Last week, Congress passed the $900 billion coronavirus relief package that was signed into law by President Donald Trump on December 27, 2020. In this package, the U.S. government will allow mixed-status households to receive stimulus checks. In mixed-status families, at least one member of the household must have a Social Security number (SSN). These families were denied stimulus checks in the first round of payments offered in late March this year.
Who Can Expect Stimulus Checks?
United States citizens and legal permanent residents (green card holders) will receive $600 in direct aid, even if they previously filed their taxes jointly with an undocumented spouse. An additional $600 checks will be sent for each dependent child. The new compromise is also retroactive to the mixed-status families where at least one household member has an SSN. These families will receive checks for $1,200 per household and $500 per child as previously allocated by the CARES Act.
Individuals with an adjusted gross income higher than $75,000 in 2019, heads of household who earned more than $112,500, and couples who made $150,000 will not be eligible for the checks. Undocumented immigrants and other non-citizens who do not have an SSN and file individual tax returns are ineligible for aid. U.S. Citizen children will not receive this aid at least one parent has an SSN.
Many undocumented immigrants and some non-citizens are ineligible for Social Security Numbers. They use government-issued Individual Taxpayer Identification Numbers (ITIN) to pay taxes. Deferred Action for Childhood Arrivals (DACA) and Temporary Protected Status (TPS) beneficiaries have Social Security Numbers.
Reactions to the Coronavirus Relief Package
“It was unfair and absurd that millions of taxpayers in need of assistance to feed their families, many in the immigrant community with U.S. citizen children and working on the frontlines, were previously denied access to these survival funds,” said Senate Democratic Leader Chuck Schumer. “I am pleased we were able to extend this economic lifeline to additional families in need.”

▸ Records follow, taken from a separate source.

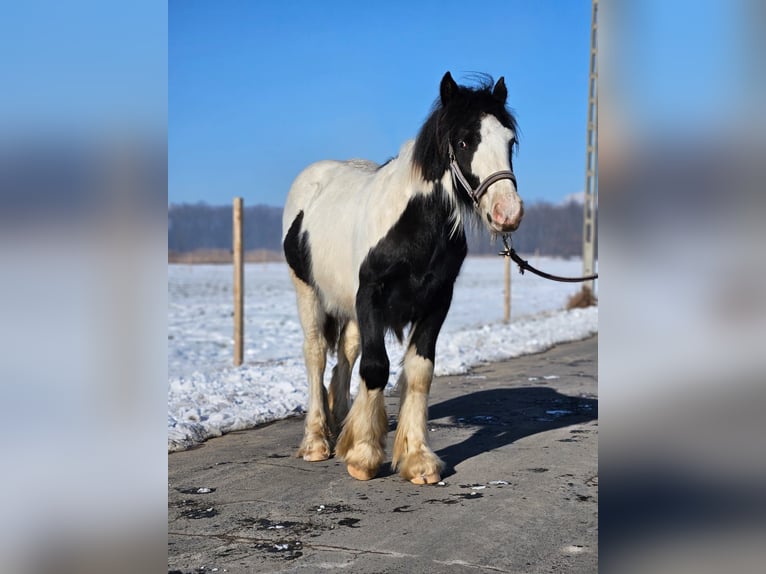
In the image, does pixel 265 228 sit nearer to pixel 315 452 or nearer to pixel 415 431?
pixel 315 452

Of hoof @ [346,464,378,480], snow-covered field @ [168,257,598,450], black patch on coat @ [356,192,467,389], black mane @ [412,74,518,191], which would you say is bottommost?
snow-covered field @ [168,257,598,450]

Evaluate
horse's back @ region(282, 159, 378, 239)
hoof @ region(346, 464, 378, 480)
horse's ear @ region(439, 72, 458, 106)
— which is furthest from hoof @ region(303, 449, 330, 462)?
horse's ear @ region(439, 72, 458, 106)

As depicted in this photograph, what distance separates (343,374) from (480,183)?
2314mm

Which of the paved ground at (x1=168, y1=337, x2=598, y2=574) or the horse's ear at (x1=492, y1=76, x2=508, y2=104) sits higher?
the horse's ear at (x1=492, y1=76, x2=508, y2=104)

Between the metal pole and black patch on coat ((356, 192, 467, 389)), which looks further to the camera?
the metal pole

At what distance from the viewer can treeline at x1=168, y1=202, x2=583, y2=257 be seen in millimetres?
111438

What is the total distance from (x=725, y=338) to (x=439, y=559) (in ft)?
7.78

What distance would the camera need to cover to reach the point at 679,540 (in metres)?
0.73

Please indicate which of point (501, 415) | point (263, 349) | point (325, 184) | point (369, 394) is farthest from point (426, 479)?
point (263, 349)

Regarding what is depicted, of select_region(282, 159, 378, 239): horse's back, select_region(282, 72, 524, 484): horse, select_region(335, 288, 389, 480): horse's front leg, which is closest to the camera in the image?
select_region(282, 72, 524, 484): horse

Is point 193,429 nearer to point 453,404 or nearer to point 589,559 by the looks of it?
point 453,404

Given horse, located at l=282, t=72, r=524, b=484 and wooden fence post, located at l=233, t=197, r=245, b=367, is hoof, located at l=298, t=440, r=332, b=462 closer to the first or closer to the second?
horse, located at l=282, t=72, r=524, b=484

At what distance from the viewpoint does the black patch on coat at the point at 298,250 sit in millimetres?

“Given there are 5.5 million immigrants working at the front lines of this crisis as essential workers, Congress should provide protection to all tax filers in the U.S regardless of immigration status,” Kerri Talbot, the Director of Federal Advocacy at The Immigration Hub, a lobbying group, said in a statement.
The nonprofit Migration Policy Institute estimated that 14.4 million people in mixed-status families were excluded from relief. This included 5.1 million who are either citizens or green cardholders. Specifically, the figure includes 1.4 million spouses and 3.7 million children who are citizens or legal residents.